● **DOCUMENT TEXT**:

▬▬▬

We have all worked with people who have required surgery to replace a knee or remove a body part that was no longer working as it should. We have worked with people who have been hospitalized with pneumonia. We have worked with people who have battled cancer.
What do all of these situations have in common? People are familiar with these types of life struggles. They are not familiar with the difficulties of living with an AI disease.
I was working for a financial services company when I was officially diagnosed with sero-negative RA. At that point in my life, I was just grateful for a diagnosis.
I had been feeling so unwell for so long. I nodded my head affirmatively when Dr. M said, "You have sero-negative RA." All I could think to say at the time was, "I know."
It was actually Lene Andersen who told me I had RA long before I was diagnosed. I am still thankful for her pushing me to find a good rheumatologist.
I had been dragging myself out of bed and to work every morning for months. When I came home after a day of sitting in front of the computer and talking on the phone to clients, I fell back on my couch and went to sleep. It wasn’t much of a life.

▬▬▬

● **EXERCISE REQUIREMENTS**:
Answer these questions from the RA account above:
1. What diagnosis did Dr. M give the writer?
2. Who told the writer about having RA before the official diagnosis?
3. What kind of company was the writer working for at the time of diagnosis?

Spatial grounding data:
▬▬▬

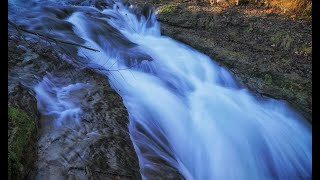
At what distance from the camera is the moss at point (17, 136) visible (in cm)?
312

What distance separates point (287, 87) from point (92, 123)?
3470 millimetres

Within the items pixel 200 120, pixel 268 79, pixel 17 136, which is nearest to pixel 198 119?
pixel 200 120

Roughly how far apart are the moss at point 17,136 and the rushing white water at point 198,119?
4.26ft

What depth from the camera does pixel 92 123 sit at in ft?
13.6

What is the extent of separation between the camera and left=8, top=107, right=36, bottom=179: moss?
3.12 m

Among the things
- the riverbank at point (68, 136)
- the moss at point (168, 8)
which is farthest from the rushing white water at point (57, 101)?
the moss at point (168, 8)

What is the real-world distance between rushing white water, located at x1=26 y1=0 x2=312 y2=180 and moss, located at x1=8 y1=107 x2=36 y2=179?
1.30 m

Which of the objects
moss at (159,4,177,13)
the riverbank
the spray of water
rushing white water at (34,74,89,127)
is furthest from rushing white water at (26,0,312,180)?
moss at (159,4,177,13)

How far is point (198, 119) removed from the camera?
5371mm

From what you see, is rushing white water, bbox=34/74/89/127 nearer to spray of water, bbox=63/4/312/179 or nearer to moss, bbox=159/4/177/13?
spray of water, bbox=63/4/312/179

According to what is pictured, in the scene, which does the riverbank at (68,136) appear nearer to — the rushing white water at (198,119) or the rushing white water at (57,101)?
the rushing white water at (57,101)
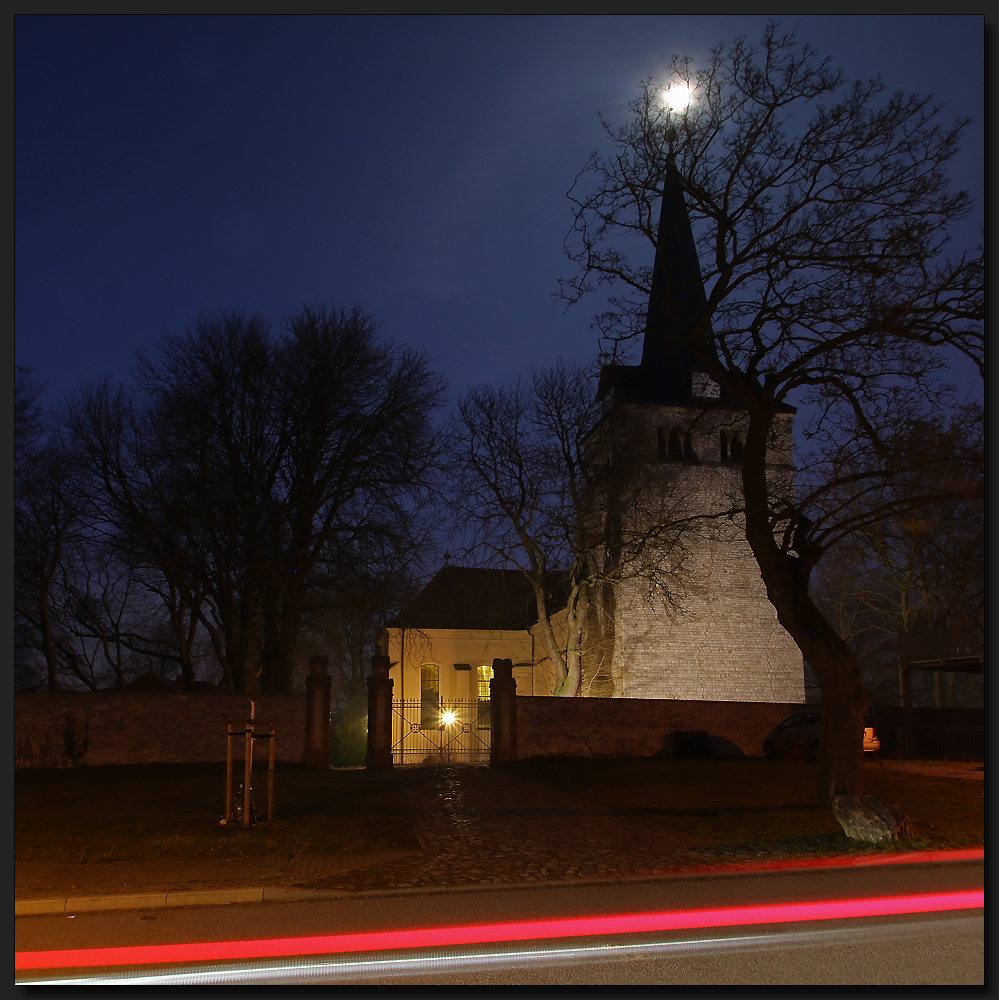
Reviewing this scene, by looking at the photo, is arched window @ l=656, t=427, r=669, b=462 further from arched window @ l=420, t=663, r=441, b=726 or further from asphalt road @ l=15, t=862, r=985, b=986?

▬▬▬

● **FINISHED EXERCISE**:
1. Sero-negative RA
2. Lene Andersen
3. A financial services company